Are you using External Dynamic List?

In this case you can see entries if you go to Objects > External Dynamic Lists

Open the one you are using as source address.

List Entries And Exeptions tab.

Re: Pingdom & Management Profiles

Brett.Hoshaw — Thu, 04 Apr 2019 16:15:16 GMT

That's correct - it is populating correctly.

Re: Pingdom & Management Profiles

Raido_Rattameister — Thu, 04 Apr 2019 16:16:55 GMT

Did you enable loggign on intrazone-default rule?

Do you see incoming pings now?

Re: Pingdom & Management Profiles

Brett.Hoshaw — Thu, 04 Apr 2019 16:17:56 GMT

Intra and Inter zone logging are both enabled. There are no ~~logs~~ pings.

Re: Pingdom & Management Profiles

Raido_Rattameister — Thu, 04 Apr 2019 16:21:51 GMT

Go to Monitor > Session Browser

Use filter:

(application eq 'ping')

Do you see active sessions?

What rule do they match against?

Re: Pingdom & Management Profiles

Brett.Hoshaw — Thu, 04 Apr 2019 17:31:49 GMT

Negative. No ping sessions.

Re: Pingdom & Management Profiles

Raido_Rattameister — Thu, 04 Apr 2019 17:39:05 GMT

If it is not constant ping thenyou might miss it because ping sessions are cleared after 6 seconds.

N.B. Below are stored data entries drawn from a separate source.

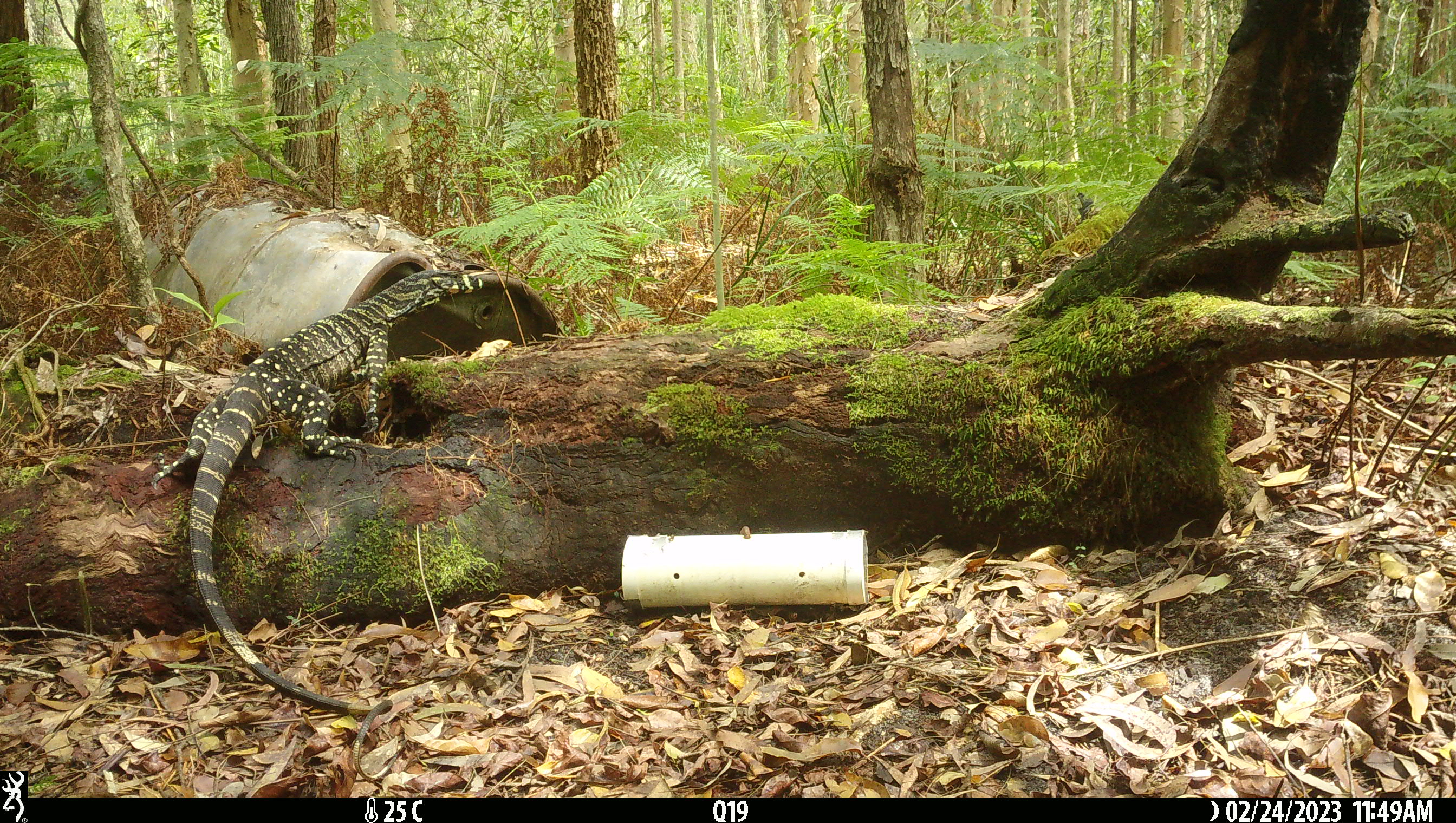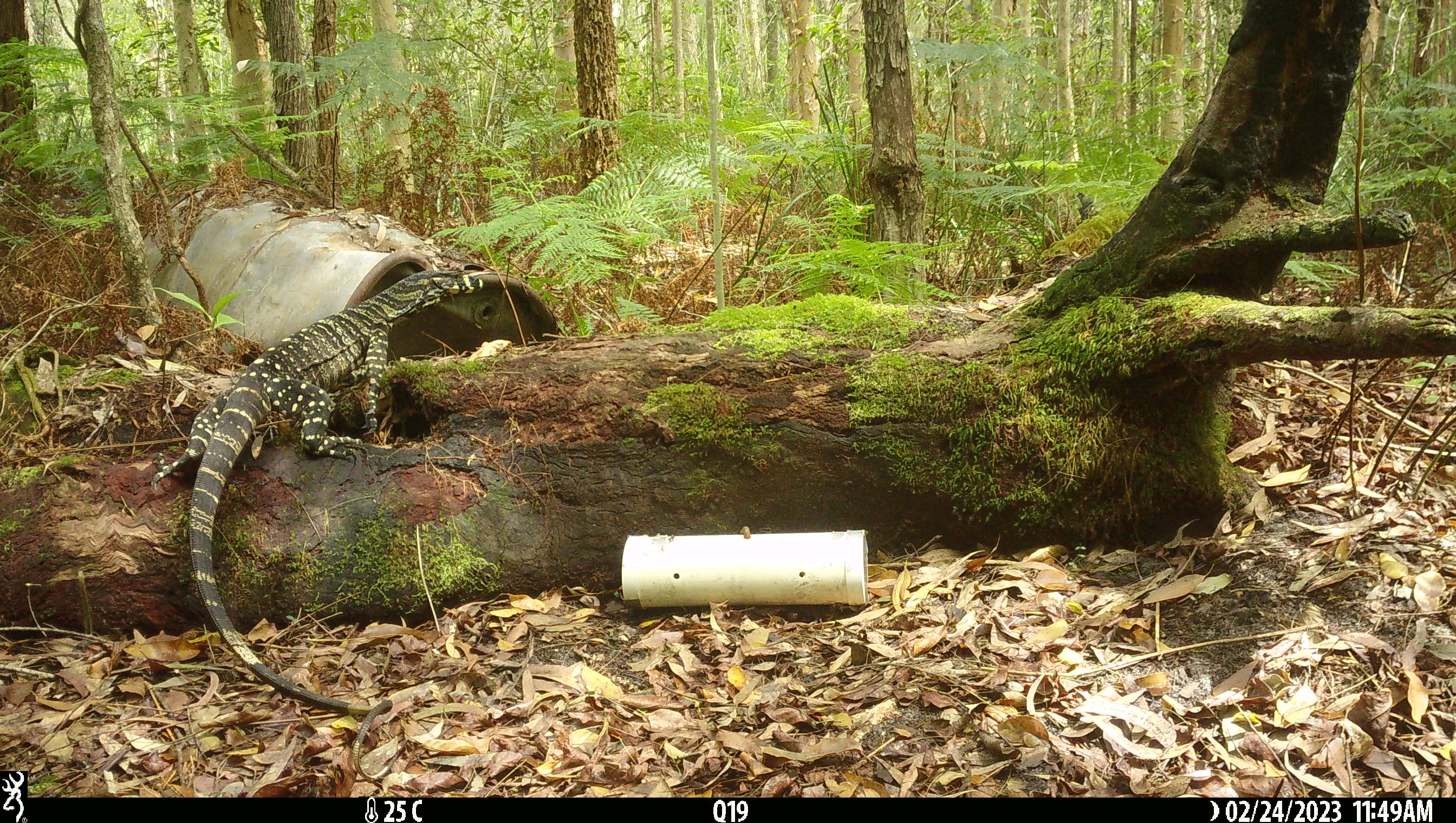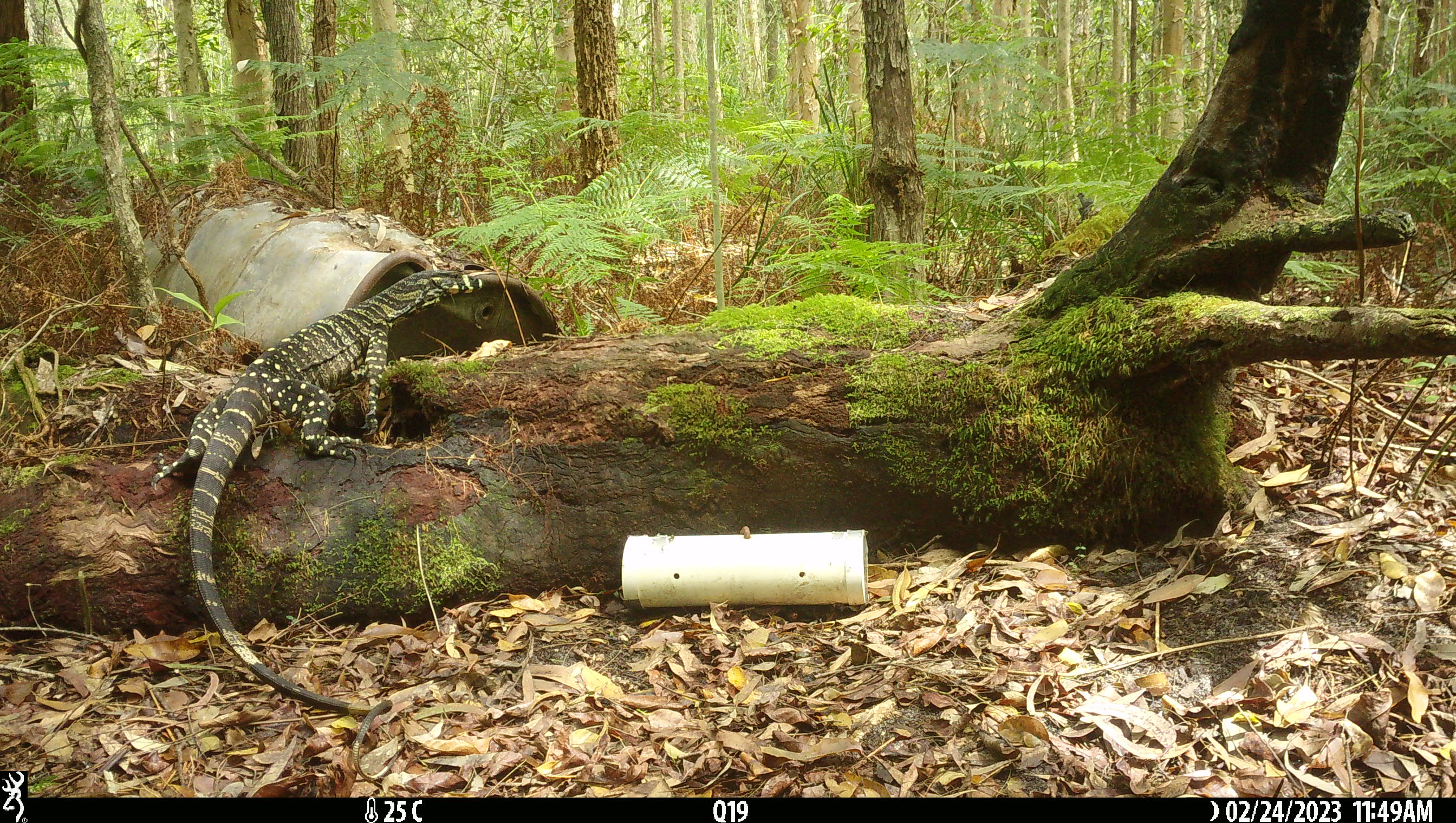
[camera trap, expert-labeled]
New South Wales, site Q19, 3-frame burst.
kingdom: Animalia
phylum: Chordata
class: Reptilia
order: Squamata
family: Varanidae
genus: Varanus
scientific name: Varanus varius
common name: lace monitor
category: goanna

https://knowledgebase.paloaltonetworks.com/KCSArticleDetail?id=kA10g000000ClRiCAK

Re: Pingdom & Management Profiles

Brett.Hoshaw — Thu, 04 Apr 2019 17:43:44 GMT

Fair enough. This would be one ping every minute - I can't specify the exact second between each minute. I did refresh the sessions page every few seconds for a couple of minutes and still didn't see any pings.

Re: Pingdom & Management Profiles

Brett.Hoshaw — Thu, 04 Apr 2019 18:55:36 GMT

Alright, I figured it out. Feeling a little foolish here but essentially 3 of my 4 tabs were on the correct device in Panorama, the one that was not on the correct device had the IP I was setting up for rules, probes, etc.

~~Issue resolved, there was no foul play, just user error.~~

Still running into the same issue - why traffic is not hitting the security policy rule but instead hitting the inter/intra zone rules. I now see the traffic in the monitor, the dynamic list is populating the correct addresses, the destination address is correct but traffic flows are still aging out.

Re: Pingdom & Management Profiles

Brett.Hoshaw — Thu, 04 Apr 2019 19:23:29 GMT

Fixed the rules, needed to set the security policy type to 'intrazone' and changed the application from 'icmp' to 'ping'.

Now traffic logs are hitting the rule, however still timing-out. I'm wondering if this is due to the management profile now allowing the IPs for ping.

Re: Pingdom & Management Profiles

Raido_Rattameister — Thu, 04 Apr 2019 19:43:14 GMT

By timing out you mean session end reason?

Well this is normal for udp and icmp protocols.

In case of TCP there is session setup and teardown procedure.